I had a few great moments today. Therapy on the knee and ankle has gone very well and the ankle gives me no problem at all. The knee still pops and feels unstable, plus my back has been in spasms lately.

Today, I hit some balls on the course for the first time since October. I had a friend in town from Detroit and took him to play, so I figured I'd bunt the ball around a bit and mostly chip and putt. Little by little, as I warmed up and got fairly loose, I finally decided to take out the driver and make a decent pass at it. I caught it on the screws and got severely teased about beware the ailing golfer and all that.

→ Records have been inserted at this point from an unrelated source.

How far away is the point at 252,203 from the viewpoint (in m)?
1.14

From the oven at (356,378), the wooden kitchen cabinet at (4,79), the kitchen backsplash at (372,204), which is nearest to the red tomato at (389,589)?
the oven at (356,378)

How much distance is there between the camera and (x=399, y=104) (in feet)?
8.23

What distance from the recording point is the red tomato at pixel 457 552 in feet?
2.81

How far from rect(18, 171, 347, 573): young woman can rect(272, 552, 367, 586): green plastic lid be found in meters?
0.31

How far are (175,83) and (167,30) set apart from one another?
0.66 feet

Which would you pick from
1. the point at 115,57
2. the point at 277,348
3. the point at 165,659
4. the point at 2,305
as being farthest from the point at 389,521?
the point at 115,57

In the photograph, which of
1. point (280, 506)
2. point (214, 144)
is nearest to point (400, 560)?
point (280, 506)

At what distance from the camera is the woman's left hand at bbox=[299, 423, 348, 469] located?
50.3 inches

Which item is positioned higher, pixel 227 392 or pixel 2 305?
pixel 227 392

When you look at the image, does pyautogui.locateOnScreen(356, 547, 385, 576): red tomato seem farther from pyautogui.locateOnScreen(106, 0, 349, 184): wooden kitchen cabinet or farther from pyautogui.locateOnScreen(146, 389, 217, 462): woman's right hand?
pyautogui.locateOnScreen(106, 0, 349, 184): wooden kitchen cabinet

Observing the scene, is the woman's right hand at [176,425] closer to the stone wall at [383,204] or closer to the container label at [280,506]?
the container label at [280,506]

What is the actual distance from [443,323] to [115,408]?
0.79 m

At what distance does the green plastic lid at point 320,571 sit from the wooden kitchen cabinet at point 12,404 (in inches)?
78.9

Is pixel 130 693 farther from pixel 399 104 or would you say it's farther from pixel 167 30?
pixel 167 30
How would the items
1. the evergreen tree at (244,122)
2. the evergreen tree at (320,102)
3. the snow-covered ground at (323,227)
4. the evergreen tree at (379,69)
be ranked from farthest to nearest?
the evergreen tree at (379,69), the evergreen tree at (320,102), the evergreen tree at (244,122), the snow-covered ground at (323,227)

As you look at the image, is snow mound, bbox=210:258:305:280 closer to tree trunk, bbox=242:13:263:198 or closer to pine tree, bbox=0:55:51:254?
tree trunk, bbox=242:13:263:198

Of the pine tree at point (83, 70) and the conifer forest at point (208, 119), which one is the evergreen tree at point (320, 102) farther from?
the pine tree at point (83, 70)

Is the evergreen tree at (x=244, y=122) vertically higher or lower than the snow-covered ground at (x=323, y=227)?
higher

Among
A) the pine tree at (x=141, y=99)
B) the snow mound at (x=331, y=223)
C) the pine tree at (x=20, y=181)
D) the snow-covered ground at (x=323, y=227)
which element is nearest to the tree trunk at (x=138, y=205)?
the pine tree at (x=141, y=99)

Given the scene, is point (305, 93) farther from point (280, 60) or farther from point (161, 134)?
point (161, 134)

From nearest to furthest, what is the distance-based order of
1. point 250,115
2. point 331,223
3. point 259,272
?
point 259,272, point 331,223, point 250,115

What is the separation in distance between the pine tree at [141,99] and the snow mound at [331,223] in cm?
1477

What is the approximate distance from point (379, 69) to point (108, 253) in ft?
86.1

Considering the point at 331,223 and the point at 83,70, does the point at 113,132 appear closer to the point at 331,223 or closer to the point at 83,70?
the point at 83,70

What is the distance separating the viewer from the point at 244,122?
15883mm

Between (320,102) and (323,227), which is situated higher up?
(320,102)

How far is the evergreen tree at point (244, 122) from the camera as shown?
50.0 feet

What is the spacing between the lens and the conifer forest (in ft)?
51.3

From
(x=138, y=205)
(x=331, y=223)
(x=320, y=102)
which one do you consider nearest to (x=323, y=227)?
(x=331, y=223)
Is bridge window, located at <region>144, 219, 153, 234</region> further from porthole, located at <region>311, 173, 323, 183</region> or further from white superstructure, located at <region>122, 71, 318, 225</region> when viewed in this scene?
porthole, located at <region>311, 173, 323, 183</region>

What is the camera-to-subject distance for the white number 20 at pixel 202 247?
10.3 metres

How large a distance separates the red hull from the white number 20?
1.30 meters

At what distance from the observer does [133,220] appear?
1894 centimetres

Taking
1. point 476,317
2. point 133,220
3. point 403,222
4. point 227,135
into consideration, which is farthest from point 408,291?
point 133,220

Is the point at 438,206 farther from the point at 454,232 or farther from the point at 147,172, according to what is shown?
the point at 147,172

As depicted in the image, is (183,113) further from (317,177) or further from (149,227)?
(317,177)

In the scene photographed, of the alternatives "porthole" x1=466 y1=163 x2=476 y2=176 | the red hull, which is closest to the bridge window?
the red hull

I didn't score well enough to stay in single digits on a couple holes, knocking balls all over the lot OB and in lakes, but I honestly can't remember when it felt so GOOD to hit the ball, even badly!

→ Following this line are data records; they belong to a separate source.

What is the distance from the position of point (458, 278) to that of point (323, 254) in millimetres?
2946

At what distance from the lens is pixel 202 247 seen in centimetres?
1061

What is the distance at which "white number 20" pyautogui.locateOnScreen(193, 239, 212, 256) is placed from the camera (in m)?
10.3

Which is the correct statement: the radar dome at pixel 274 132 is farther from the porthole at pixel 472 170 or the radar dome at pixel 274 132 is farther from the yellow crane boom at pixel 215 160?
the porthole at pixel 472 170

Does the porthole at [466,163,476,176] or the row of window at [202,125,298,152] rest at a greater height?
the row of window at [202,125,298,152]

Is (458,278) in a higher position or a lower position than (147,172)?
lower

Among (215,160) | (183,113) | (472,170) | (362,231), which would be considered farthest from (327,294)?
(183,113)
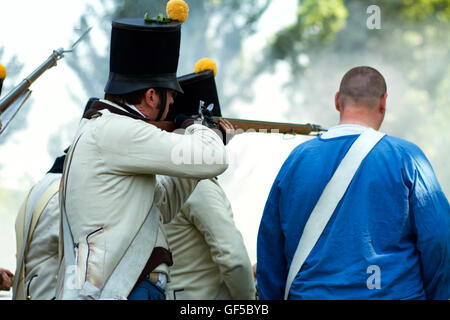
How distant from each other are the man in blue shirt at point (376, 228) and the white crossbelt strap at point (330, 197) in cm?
2

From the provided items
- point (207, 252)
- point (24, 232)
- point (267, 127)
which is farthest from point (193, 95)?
point (24, 232)

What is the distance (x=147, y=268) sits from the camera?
2299 millimetres

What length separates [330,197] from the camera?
2.45 metres

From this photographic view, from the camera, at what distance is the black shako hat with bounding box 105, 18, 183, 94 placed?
2.56m

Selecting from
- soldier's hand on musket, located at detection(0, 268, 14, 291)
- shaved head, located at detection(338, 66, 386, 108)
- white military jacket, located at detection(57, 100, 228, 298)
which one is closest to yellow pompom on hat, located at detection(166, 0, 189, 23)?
white military jacket, located at detection(57, 100, 228, 298)

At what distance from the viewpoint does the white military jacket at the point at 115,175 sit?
2215 millimetres

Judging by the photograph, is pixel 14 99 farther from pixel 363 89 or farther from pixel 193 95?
pixel 363 89

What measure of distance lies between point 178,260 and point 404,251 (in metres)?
1.37

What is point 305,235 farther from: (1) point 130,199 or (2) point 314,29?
(2) point 314,29

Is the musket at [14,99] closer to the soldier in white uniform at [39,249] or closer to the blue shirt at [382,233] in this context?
the soldier in white uniform at [39,249]

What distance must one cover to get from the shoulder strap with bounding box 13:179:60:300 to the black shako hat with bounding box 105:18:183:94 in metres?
0.81

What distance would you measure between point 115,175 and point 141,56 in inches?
22.1

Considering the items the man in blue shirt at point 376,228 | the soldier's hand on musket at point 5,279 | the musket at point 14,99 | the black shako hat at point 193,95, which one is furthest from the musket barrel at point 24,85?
the man in blue shirt at point 376,228

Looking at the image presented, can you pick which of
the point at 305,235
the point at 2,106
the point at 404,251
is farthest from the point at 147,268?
the point at 2,106
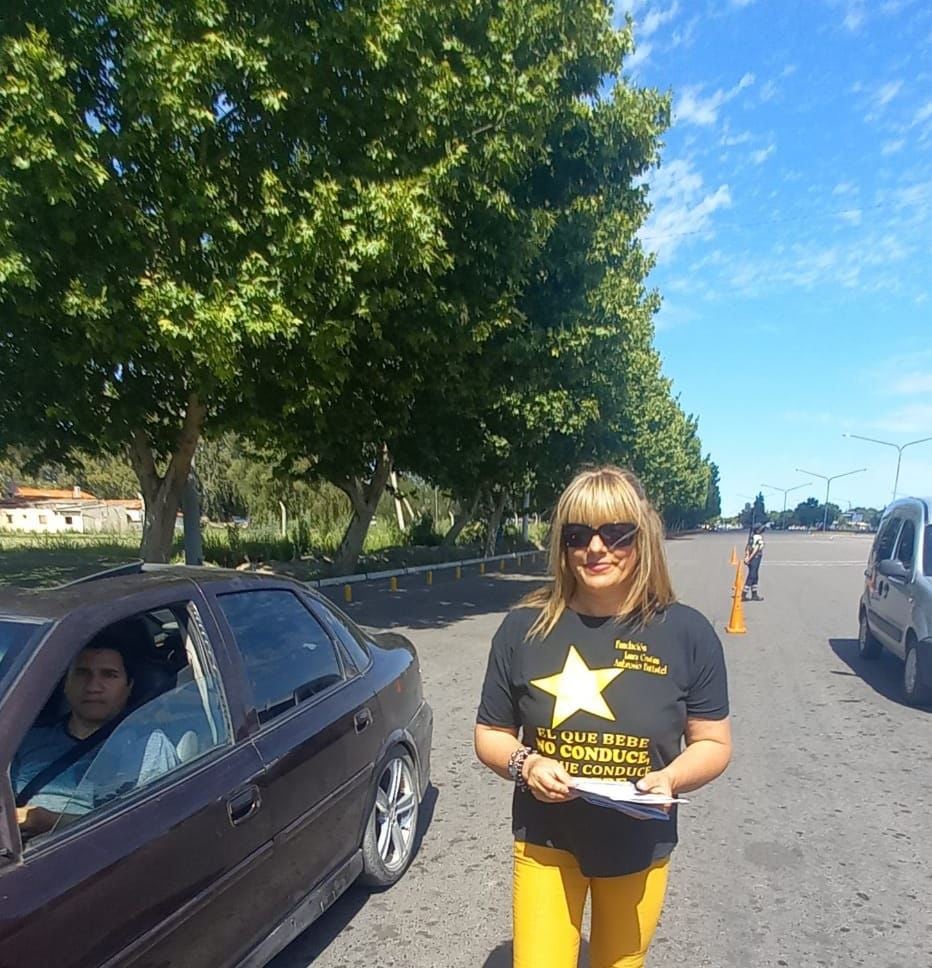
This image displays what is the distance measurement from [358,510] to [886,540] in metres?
12.5

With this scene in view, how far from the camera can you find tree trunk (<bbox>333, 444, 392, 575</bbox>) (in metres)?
18.2

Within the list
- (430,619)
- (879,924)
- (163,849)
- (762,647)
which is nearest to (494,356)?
(430,619)

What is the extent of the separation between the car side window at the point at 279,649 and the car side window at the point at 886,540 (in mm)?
7118

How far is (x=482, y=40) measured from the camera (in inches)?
359

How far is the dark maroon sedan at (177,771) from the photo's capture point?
1888 millimetres

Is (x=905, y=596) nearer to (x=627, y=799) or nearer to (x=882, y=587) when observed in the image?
(x=882, y=587)

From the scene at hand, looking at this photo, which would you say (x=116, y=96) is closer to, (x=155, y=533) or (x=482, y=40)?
(x=482, y=40)

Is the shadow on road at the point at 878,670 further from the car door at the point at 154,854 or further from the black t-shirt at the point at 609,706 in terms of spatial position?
the car door at the point at 154,854

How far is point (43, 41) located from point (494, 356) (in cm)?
697

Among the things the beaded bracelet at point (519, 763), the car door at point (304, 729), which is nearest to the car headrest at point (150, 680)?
the car door at point (304, 729)

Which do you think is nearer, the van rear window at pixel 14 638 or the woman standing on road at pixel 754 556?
the van rear window at pixel 14 638

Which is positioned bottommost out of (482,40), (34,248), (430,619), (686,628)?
(430,619)

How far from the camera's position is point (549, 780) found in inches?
71.1

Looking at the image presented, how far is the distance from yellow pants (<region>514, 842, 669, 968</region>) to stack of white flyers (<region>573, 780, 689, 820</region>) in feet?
0.92
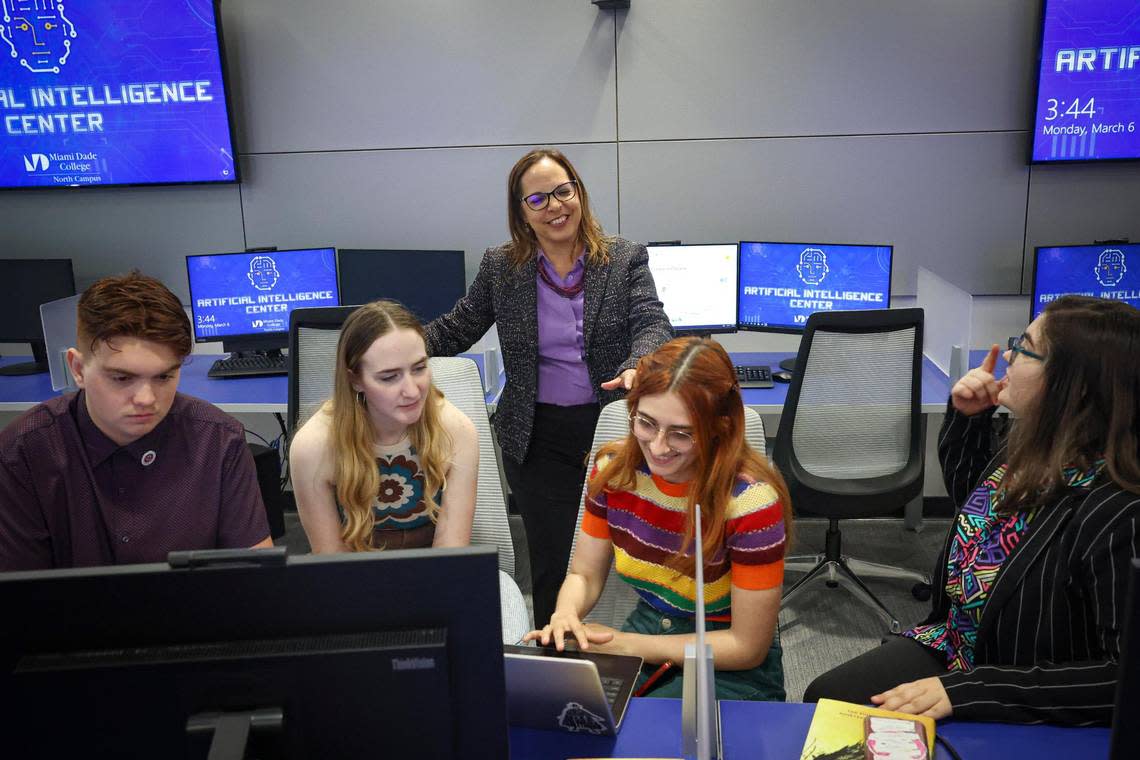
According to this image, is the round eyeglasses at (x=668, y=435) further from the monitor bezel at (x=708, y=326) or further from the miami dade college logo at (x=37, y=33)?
the miami dade college logo at (x=37, y=33)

I won't say I'm back playing again, because tonight, my back and knee are sore as hell, but I know there is going to be light at the end of the tunnel and I will play again!


----------



## Surtees (Sep 11, 2007)

its great your back on the course I hope the back and knee hold up for you so you can get back into your game.
It feels so good to get out on the course when you haven't been out for a while.


----------



## broken tee (Jan 13, 2008)

AJ: I enjoyed playing golf with my dad too, Golf was his game, I never took the game up in his younger years when he was a scratch golfer. 8yrs ago I started and I'm 58. My dad and I really got to know each other and I really stunk at it. Now the game is addicting, I stink a little less. he's still my best caddy. Now I get to play with my grandson


----------



## Duffy (Feb 24, 2008)

Without a doubt the best moment would have to be standing on the first tee with my wife and 2 sons.
My wife and I golfed a lot when we were first married. Once the kids arrived we didn't have time to golf. Last year my kids took up golfing my wife decided she would like to golf again.
3 new sets of clubs later we now golf as a family.


----------



## U Grooves (Feb 13, 2007)

17* Titleist 904f 230 over water into a slight breeze - in the hole on the last for an albatros 2, to win my match of Major Pennants. 

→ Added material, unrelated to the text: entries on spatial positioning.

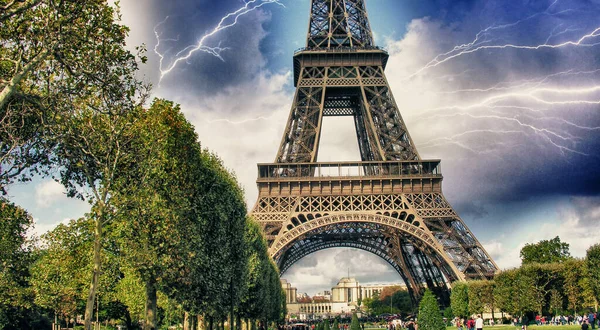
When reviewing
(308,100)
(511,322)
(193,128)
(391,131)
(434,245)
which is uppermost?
(308,100)

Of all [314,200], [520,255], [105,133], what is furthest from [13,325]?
[520,255]

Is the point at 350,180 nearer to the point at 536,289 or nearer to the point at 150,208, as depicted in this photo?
the point at 536,289

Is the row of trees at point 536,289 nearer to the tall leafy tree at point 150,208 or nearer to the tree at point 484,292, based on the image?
the tree at point 484,292

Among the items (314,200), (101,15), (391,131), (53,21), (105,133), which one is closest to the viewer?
(53,21)

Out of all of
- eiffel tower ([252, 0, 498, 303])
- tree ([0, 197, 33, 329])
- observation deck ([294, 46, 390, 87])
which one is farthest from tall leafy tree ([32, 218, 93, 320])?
observation deck ([294, 46, 390, 87])

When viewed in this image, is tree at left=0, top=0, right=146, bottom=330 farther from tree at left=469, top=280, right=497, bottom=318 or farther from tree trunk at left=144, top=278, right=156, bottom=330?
tree at left=469, top=280, right=497, bottom=318

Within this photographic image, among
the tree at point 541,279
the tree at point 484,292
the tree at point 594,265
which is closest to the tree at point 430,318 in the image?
the tree at point 594,265

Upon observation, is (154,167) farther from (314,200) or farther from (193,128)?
(314,200)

My opponent was gobsmacked


----------



## Surtees (Sep 11, 2007)

U Grooves said:


> 17* Titleist 904f 230 over water into a slight breeze - in the hole on the last for an albatros 2, to win my match of Major Pennants.
> 
> My opponent was gobsmacked


I'm gobsmacked just reading that very nice shot. I be happy to be on the green or even the fringe form that distance. To tell the turth it would prob take me two shots to get on the green there let alone in the hole. Great job UGrooves


----------



## 373 (Jun 9, 2006)

Duffy said:


> 3 new sets of clubs later we now golf as a family.


I can't begin to tell you how much I envy you. My wife took lessons and started playing before we had kids. She was a natural and probably could have been good at it, but once our son came along, she never played again.

Our son never got serious about the game, preferring rugby in college, (Captain of the LSU team in the early 90's), but my biggest frustration was my daughter.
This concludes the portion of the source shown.